**What is expected**: Return the lines below word for word, leaving out the pictures.

**Records for the task**:

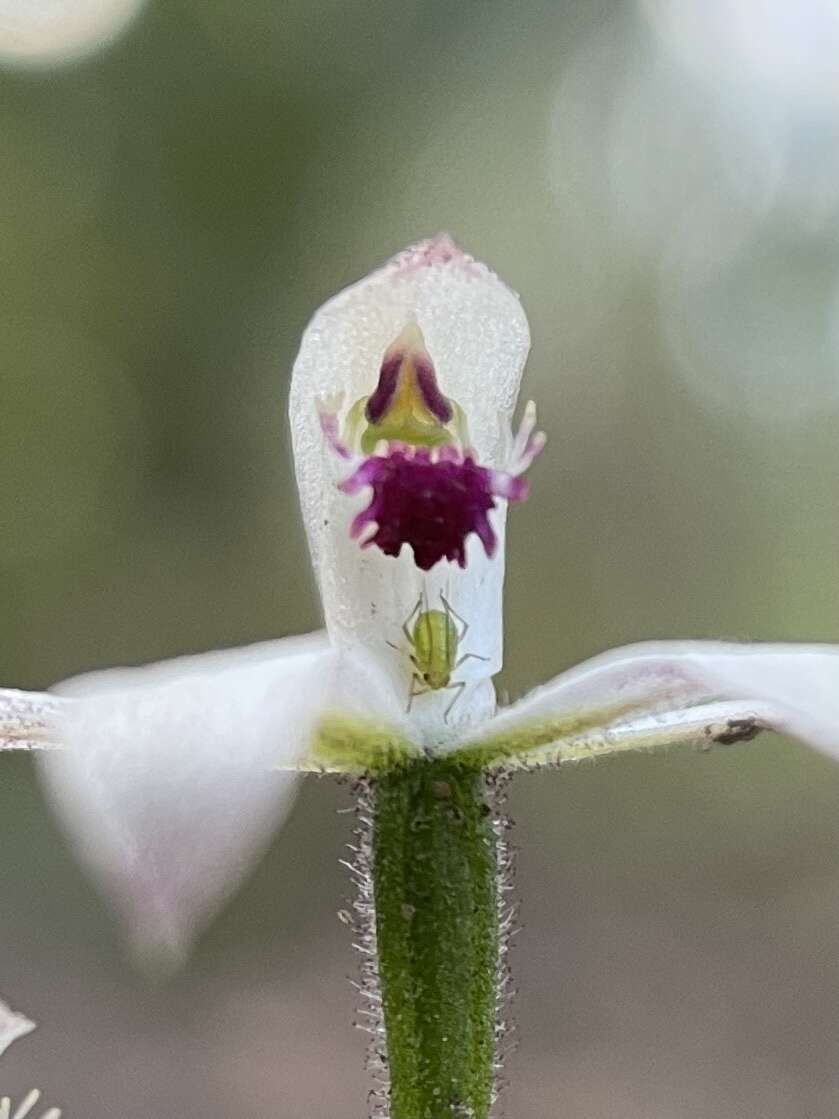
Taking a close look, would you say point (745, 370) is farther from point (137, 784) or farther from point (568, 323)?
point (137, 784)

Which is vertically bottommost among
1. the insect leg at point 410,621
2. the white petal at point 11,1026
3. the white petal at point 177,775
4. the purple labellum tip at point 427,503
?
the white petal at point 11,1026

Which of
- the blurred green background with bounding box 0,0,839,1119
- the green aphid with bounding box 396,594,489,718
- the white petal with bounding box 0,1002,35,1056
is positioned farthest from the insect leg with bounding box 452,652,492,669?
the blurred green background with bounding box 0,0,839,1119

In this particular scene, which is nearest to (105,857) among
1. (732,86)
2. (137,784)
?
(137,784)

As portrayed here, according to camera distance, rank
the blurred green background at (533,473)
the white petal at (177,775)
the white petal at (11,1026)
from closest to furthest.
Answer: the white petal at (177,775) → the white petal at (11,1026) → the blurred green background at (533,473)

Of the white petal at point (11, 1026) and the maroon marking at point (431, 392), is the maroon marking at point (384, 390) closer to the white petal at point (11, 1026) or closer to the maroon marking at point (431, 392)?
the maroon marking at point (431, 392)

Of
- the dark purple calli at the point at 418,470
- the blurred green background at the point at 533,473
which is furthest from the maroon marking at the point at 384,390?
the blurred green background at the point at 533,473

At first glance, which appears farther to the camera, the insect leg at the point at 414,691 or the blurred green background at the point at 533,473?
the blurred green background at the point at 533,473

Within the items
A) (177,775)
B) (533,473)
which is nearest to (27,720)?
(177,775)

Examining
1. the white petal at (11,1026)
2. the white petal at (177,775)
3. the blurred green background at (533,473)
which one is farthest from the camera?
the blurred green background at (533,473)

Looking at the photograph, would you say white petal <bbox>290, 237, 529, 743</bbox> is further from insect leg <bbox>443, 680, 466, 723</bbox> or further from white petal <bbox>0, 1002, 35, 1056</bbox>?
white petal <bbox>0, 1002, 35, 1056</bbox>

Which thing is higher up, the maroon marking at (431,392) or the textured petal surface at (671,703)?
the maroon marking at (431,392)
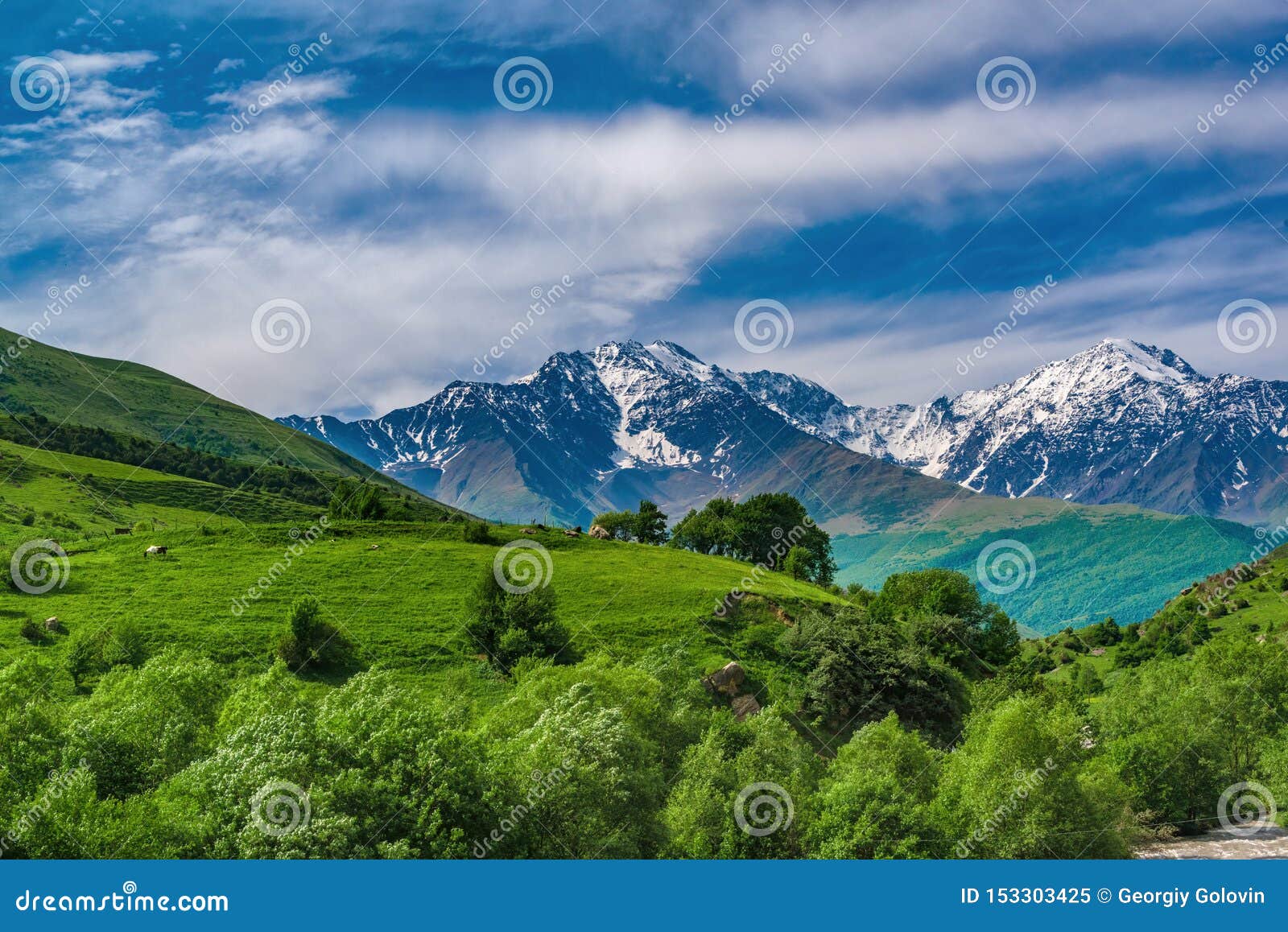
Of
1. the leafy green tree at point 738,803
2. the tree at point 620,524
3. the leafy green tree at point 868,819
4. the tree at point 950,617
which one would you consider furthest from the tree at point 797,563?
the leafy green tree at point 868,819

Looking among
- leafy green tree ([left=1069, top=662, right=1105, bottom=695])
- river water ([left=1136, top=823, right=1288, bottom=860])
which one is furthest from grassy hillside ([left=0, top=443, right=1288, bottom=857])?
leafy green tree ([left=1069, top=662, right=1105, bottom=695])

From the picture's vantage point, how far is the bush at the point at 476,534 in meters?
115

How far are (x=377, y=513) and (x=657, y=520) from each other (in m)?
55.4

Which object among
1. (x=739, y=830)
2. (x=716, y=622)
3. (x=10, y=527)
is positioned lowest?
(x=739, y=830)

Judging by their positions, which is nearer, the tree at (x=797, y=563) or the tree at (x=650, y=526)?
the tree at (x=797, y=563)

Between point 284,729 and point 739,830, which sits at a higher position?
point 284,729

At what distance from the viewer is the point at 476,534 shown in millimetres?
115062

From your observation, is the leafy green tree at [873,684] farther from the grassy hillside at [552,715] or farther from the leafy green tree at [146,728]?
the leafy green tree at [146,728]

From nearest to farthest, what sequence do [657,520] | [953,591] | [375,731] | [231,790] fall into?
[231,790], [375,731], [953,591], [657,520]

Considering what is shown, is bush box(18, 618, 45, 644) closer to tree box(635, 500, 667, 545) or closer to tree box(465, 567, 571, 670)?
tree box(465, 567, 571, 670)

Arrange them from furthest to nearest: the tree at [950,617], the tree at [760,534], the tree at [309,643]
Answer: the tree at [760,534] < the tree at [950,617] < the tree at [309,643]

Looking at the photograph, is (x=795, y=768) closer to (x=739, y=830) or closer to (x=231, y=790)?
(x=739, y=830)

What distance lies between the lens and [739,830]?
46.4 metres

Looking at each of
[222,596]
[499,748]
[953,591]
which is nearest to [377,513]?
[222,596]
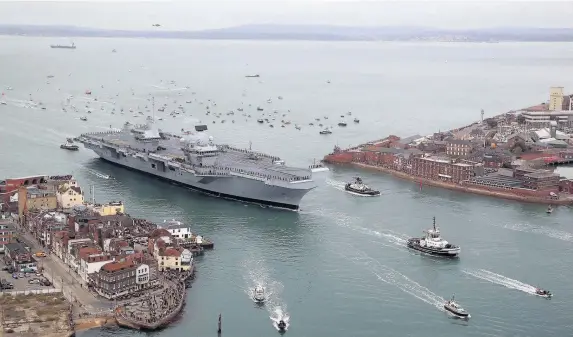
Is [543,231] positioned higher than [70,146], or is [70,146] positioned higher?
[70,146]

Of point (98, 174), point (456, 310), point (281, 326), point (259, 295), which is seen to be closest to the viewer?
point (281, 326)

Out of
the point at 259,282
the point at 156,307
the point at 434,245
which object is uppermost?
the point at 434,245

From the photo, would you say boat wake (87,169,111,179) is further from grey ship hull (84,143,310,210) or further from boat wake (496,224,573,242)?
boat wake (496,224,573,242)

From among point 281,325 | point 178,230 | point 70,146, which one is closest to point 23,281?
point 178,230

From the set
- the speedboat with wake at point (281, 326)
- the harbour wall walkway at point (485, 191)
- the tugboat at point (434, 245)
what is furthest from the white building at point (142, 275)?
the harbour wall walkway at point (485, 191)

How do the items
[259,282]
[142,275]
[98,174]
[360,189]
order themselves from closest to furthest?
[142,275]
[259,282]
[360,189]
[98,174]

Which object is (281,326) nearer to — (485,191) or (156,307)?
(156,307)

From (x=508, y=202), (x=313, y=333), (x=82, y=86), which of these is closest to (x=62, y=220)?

**In response**:
Taking a close look, would you say point (745, 370) is farther from point (137, 784) or farther from point (568, 323)?
point (137, 784)

Which is vertically bottommost among
1. the insect leg at point 410,621
2. the white petal at point 11,1026
3. the white petal at point 177,775
4. the purple labellum tip at point 427,503
?
the white petal at point 11,1026

Which of
- the blurred green background with bounding box 0,0,839,1119
- the green aphid with bounding box 396,594,489,718
- the white petal with bounding box 0,1002,35,1056
is positioned farthest from the insect leg with bounding box 452,652,492,669?
the blurred green background with bounding box 0,0,839,1119

In this particular scene, which is nearest to (105,857) among
1. (732,86)
2. (137,784)
?
(137,784)

As portrayed here, according to camera distance, rank
the blurred green background at (533,473)
the white petal at (177,775)
the white petal at (11,1026)
from closest to furthest.
Answer: the white petal at (177,775) → the white petal at (11,1026) → the blurred green background at (533,473)

Of the white petal at point (11, 1026) and the maroon marking at point (431, 392), is the maroon marking at point (384, 390) closer to the white petal at point (11, 1026) or closer to the maroon marking at point (431, 392)?
the maroon marking at point (431, 392)

Of
- the dark purple calli at the point at 418,470
- the blurred green background at the point at 533,473
which is furthest from the maroon marking at the point at 384,390?
the blurred green background at the point at 533,473

At first glance, which appears farther to the camera, the insect leg at the point at 414,691 or the blurred green background at the point at 533,473?
the blurred green background at the point at 533,473

Within the items
A) (177,775)
B) (533,473)
which is nearest to (27,720)?
(177,775)

Examining
1. the white petal at (11,1026)
2. the white petal at (177,775)
3. the blurred green background at (533,473)
which one is farthest from the camera?
the blurred green background at (533,473)

Looking at the photograph, would you say white petal <bbox>290, 237, 529, 743</bbox> is further from insect leg <bbox>443, 680, 466, 723</bbox> or further from white petal <bbox>0, 1002, 35, 1056</bbox>?
white petal <bbox>0, 1002, 35, 1056</bbox>

Which thing is higher up, the maroon marking at (431,392) or the textured petal surface at (671,703)?
the maroon marking at (431,392)
Of
1. the leafy green tree at point 738,803
2. the tree at point 620,524
3. the leafy green tree at point 868,819
4. the tree at point 950,617
which one would you consider furthest from the tree at point 797,563?
the leafy green tree at point 868,819

Looking among
- leafy green tree ([left=1069, top=662, right=1105, bottom=695])
- river water ([left=1136, top=823, right=1288, bottom=860])
which one is furthest from grassy hillside ([left=0, top=443, right=1288, bottom=857])?
leafy green tree ([left=1069, top=662, right=1105, bottom=695])

From the picture's vantage point, how far is the bush at the point at 476,534 in meters?
115

How far are (x=377, y=513) and (x=657, y=520) from each other (in m)?
55.4

Which object among
1. (x=739, y=830)
2. (x=716, y=622)
3. (x=10, y=527)
is positioned lowest?
(x=739, y=830)

Judging by their positions, which is nearer, the tree at (x=797, y=563) or the tree at (x=650, y=526)?
the tree at (x=797, y=563)

Between point 284,729 and point 739,830, which sits at a higher position?
point 284,729

At what distance from the viewer is the point at 476,534 shown in millimetres?
115062

From your observation, is the leafy green tree at [873,684] farther from the grassy hillside at [552,715] or farther from the leafy green tree at [146,728]?
the leafy green tree at [146,728]

From nearest to farthest, what sequence do [657,520] | [953,591] | [375,731] | [231,790] fall into?
[231,790], [375,731], [953,591], [657,520]

Considering what is shown, is bush box(18, 618, 45, 644) closer to tree box(635, 500, 667, 545) or closer to tree box(465, 567, 571, 670)?
tree box(465, 567, 571, 670)

Arrange them from furthest to nearest: the tree at [950,617], the tree at [760,534], the tree at [309,643]
Answer: the tree at [760,534] < the tree at [950,617] < the tree at [309,643]

Looking at the photograph, is (x=795, y=768) closer to (x=739, y=830) or closer to (x=231, y=790)?
(x=739, y=830)

What distance lies between the lens and [739,830]?
46.4 metres

Looking at each of
[222,596]
[499,748]
[953,591]
which is nearest to [377,513]?
[222,596]
Is [543,231] positioned higher than [70,146], or is [70,146] positioned higher?
[70,146]

Of point (98, 174), point (456, 310), point (281, 326), point (259, 295), which is seen to be closest to the viewer?
point (281, 326)

Out of
the point at 259,282
the point at 156,307
the point at 434,245
which object is uppermost?
the point at 434,245

From the photo, would you say boat wake (87,169,111,179) is further from grey ship hull (84,143,310,210) or further from boat wake (496,224,573,242)?
boat wake (496,224,573,242)

From among point 281,325 | point 178,230 | point 70,146, which one is closest to point 23,281?
point 178,230

From the set
- the speedboat with wake at point (281, 326)
- the harbour wall walkway at point (485, 191)
- the tugboat at point (434, 245)
what is furthest from the white building at point (142, 275)?
the harbour wall walkway at point (485, 191)

How do the items
[259,282]
[142,275]
[98,174]
[360,189]
order themselves from closest to furthest?
[142,275]
[259,282]
[360,189]
[98,174]

Which object is (281,326) nearer to — (485,191) or (156,307)?
(156,307)

From (x=508, y=202), (x=313, y=333), (x=82, y=86), which of these is closest to (x=62, y=220)?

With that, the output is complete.